Published: 21 June 2012



Cancer cachexia is a progressive wasting syndrome and the most prevalent characteristic of cancer in patients with advanced pancreatic adenocarcinoma. We hypothesize that genes expressed in wasted skeletal muscle of pancreatic cancer patients may determine the initiation and severity of cachexia syndrome.

Experimental design

We studied gene expression in skeletal muscle biopsies from pancreatic cancer patients with and without cachexia utilizing Real-Imaging cDNA-AFLP-based transcript profiling for genome-wide expression analysis.

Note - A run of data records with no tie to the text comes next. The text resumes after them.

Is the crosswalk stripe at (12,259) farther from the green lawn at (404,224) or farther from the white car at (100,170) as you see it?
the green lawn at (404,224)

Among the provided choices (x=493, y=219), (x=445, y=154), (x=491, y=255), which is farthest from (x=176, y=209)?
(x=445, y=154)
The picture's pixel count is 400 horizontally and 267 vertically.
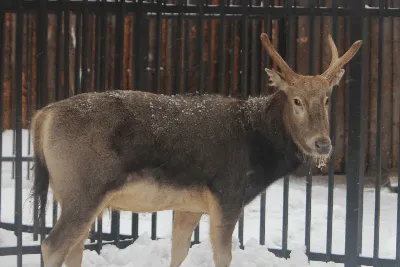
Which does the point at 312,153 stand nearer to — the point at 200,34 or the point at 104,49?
the point at 200,34

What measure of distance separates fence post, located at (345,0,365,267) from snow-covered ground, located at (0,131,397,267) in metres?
0.47

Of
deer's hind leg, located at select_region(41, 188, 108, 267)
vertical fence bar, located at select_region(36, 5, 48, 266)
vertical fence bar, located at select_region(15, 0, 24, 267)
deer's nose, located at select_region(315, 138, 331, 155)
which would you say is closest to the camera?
deer's hind leg, located at select_region(41, 188, 108, 267)

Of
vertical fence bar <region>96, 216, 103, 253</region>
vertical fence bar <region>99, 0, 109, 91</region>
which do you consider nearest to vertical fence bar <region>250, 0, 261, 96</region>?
vertical fence bar <region>99, 0, 109, 91</region>

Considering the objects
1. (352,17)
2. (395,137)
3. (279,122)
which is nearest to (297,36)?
(395,137)

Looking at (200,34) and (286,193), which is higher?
(200,34)

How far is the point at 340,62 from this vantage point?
23.5ft

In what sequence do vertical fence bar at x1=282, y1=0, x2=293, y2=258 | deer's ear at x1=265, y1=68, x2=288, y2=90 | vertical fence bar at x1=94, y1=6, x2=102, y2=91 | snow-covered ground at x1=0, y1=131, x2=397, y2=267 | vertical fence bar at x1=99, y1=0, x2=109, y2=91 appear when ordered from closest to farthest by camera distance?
deer's ear at x1=265, y1=68, x2=288, y2=90 → snow-covered ground at x1=0, y1=131, x2=397, y2=267 → vertical fence bar at x1=282, y1=0, x2=293, y2=258 → vertical fence bar at x1=99, y1=0, x2=109, y2=91 → vertical fence bar at x1=94, y1=6, x2=102, y2=91

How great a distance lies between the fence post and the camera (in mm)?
7809

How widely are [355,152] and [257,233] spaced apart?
2.56m

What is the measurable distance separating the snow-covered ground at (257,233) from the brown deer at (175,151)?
64cm

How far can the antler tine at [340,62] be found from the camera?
278 inches

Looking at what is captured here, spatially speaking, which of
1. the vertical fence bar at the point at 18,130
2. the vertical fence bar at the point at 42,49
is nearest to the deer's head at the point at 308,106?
the vertical fence bar at the point at 42,49

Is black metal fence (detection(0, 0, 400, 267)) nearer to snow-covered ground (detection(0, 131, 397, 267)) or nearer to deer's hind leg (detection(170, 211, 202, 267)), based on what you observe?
snow-covered ground (detection(0, 131, 397, 267))

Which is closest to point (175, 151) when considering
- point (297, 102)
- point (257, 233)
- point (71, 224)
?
point (71, 224)
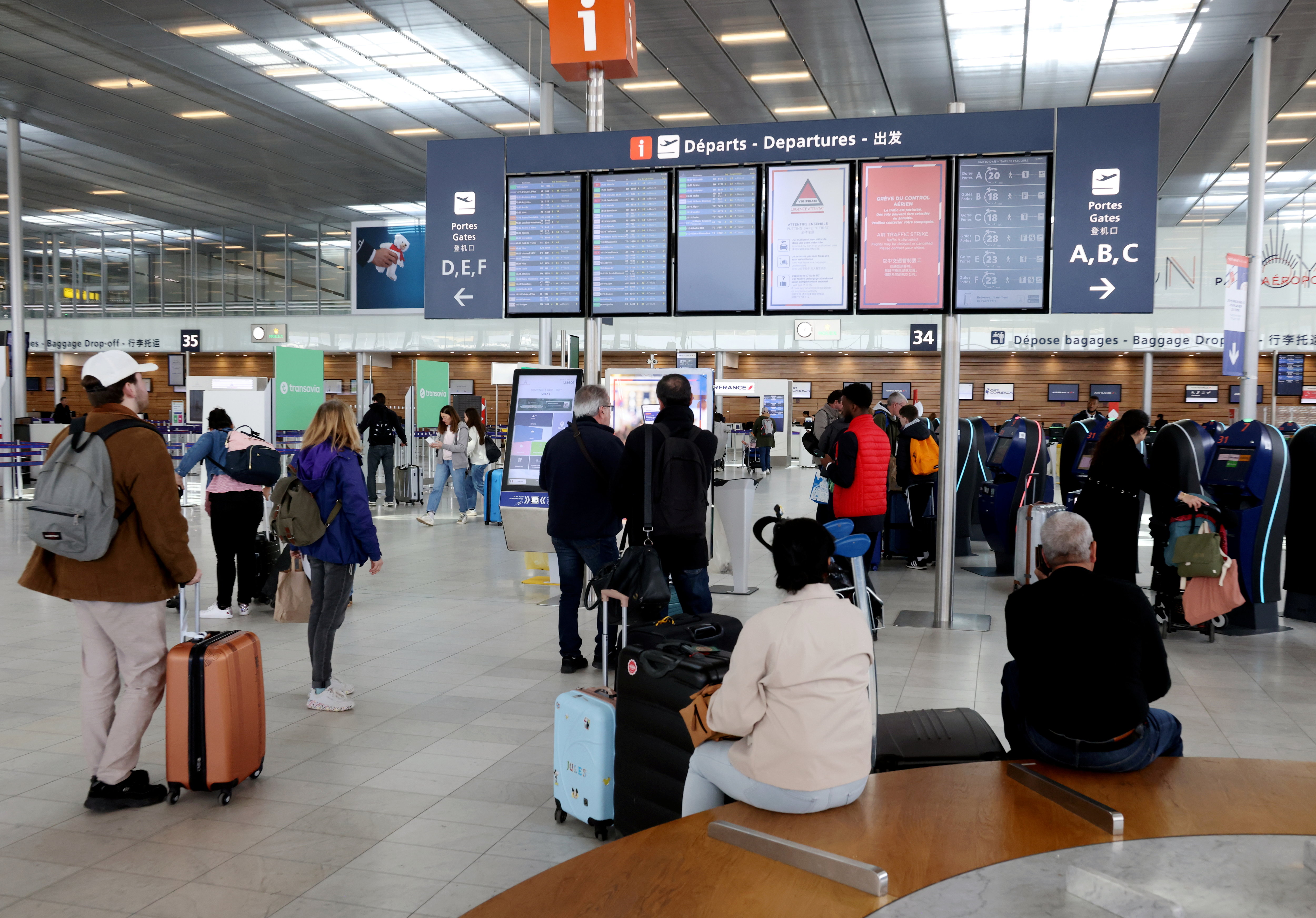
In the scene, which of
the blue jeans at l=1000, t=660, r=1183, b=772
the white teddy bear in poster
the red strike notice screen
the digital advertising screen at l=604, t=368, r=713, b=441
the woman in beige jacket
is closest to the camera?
the woman in beige jacket

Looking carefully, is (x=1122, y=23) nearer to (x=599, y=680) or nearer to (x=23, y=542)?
(x=599, y=680)

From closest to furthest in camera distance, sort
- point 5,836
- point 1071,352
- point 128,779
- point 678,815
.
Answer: point 678,815 → point 5,836 → point 128,779 → point 1071,352

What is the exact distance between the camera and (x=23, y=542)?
1041 cm

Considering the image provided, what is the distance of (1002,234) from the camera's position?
240 inches

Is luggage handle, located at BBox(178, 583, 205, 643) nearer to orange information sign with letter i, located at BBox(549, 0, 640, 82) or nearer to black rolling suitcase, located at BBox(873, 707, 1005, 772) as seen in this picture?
black rolling suitcase, located at BBox(873, 707, 1005, 772)

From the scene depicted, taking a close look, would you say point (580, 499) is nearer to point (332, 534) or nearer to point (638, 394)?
point (332, 534)

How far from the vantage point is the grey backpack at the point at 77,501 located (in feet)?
10.5

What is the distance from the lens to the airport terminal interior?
96.2 inches

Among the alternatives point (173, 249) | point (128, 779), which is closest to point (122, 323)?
point (173, 249)

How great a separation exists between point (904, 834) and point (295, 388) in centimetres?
1000

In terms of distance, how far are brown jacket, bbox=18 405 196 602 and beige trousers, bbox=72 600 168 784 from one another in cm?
7

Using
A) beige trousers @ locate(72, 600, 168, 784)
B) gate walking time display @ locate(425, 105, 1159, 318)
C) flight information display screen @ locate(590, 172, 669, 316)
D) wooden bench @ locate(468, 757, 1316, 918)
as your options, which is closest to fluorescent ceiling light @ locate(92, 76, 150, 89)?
gate walking time display @ locate(425, 105, 1159, 318)

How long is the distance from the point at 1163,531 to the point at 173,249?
87.7 ft

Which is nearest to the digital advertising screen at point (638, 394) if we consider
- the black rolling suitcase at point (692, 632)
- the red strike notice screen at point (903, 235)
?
the red strike notice screen at point (903, 235)
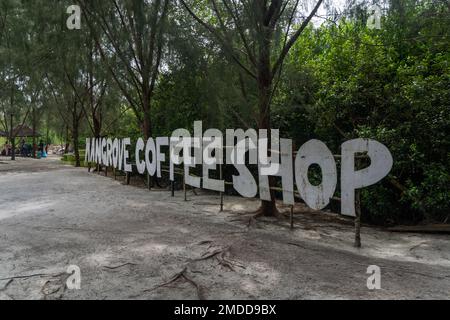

Our approach yielded 183 cachexia-associated genes. Ontology analysis revealed characteristic changes for a number of genes involved in muscle contraction, actin cytoskeleton rearrangement, protein degradation, tissue hypoxia, immediate early response and acute-phase response.


We demonstrate that Real-Imaging cDNA-AFLP analysis is a robust method for high-throughput gene expression studies of cancer cachexia syndrome in patients with pancreatic cancer. According to quantitative RT-PCR validation, the expression levels of genes encoding the acute-phase proteins α-antitrypsin and fibrinogen α and the immediate early response genes Egr-1 and IER-5 were significantly elevated in the skeletal muscle of wasted patients. By immunohistochemical and Western immunoblotting analysis it was shown, that Egr-1 expression is significantly increased in patients with cachexia and cancer. This provides new evidence that chronic activation of systemic inflammatory response might be a common and unifying factor of muscle cachexia.